**EXTRACT TO READ:**
- Abbreviation: DSVM
- President: Nikola Babovski
- Founded: 2002
- Headquarters: Skopje
- Ideology: Aromanian minority politics
- National affiliation: For a European Future

Party flag

= Democratic Union of the Vlachs of Macedonia =

Aromanian minority political party in North Macedonia

The Democratic Union of the Vlachs of Macedonia (DSVM; Демократски сојуз на Власите од Македонија, ДСВМ; Unia Democratã a Armãnjlor dit Machidunii, UDAM) is one of the two political parties of North Macedonia representing the Aromanian minority of the country, the other being the Party of the Vlachs of Macedonia (PVM). The president of the DSVM is Nikola Babovski (Nicola Babovschi, Nico Babovschi). It was founded in 2002.

**GIVEN MATERIAL:**
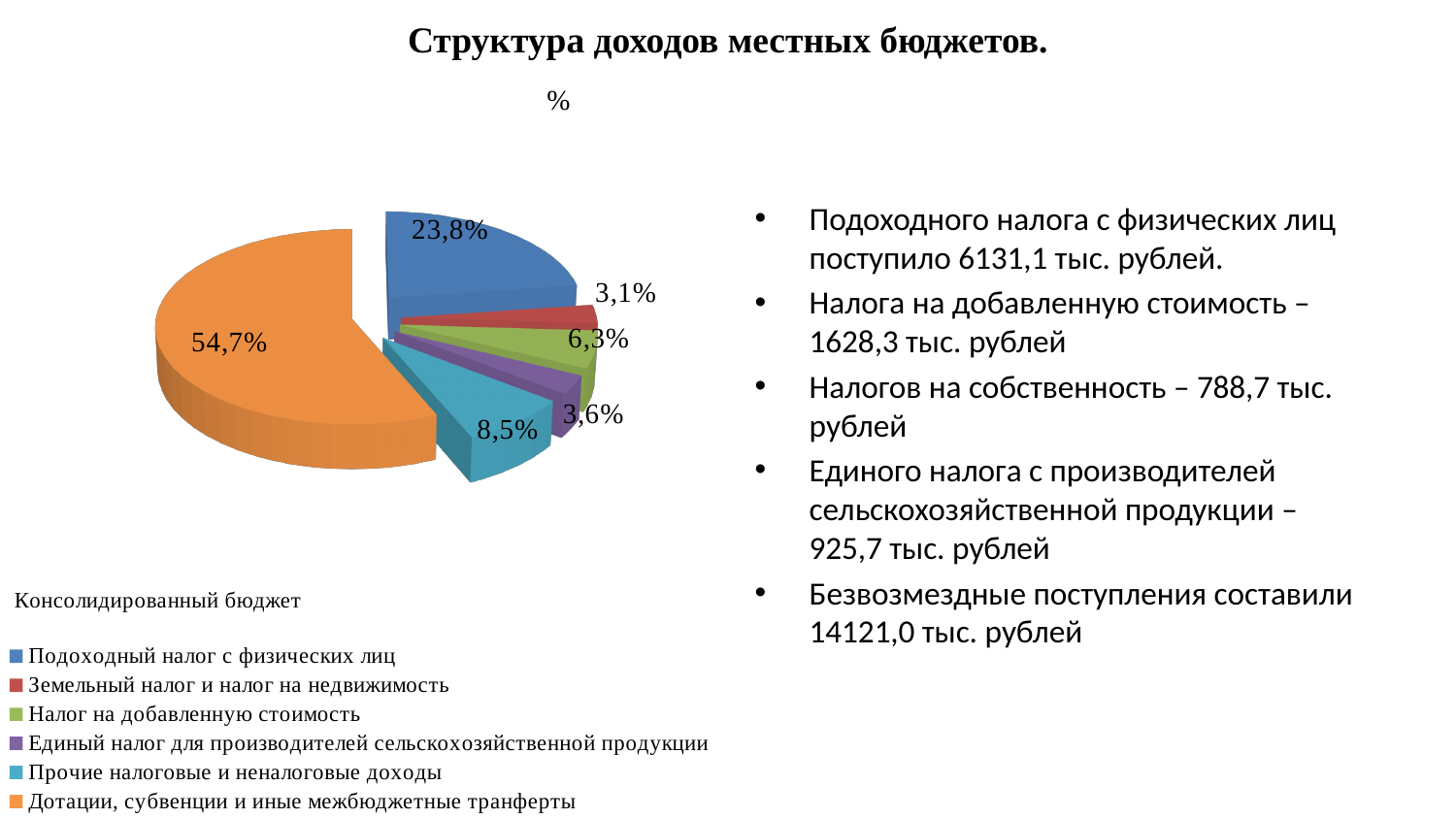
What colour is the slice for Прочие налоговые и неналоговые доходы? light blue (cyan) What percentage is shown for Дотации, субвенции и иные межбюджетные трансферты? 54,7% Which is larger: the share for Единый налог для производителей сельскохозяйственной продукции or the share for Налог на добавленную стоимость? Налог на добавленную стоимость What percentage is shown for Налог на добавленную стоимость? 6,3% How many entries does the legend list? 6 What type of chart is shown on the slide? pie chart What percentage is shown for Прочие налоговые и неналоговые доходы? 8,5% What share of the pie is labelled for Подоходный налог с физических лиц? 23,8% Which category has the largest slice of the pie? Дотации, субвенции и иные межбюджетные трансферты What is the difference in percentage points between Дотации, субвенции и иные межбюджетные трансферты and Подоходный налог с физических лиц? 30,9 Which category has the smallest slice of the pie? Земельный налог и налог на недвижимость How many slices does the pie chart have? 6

**PROBLEM REQUIREMENTS:** How would the sentence "The president of the DSVM is Nikola Babovski (Nicola Babovschi, Nico Babovschi)." from the party profile read in French? The lines here have nothing to do with the party profile.

**TASK ANSWER:** Le président du DSVM est Nikola Babovski (Nicola Babovschi, Nico Babovschi).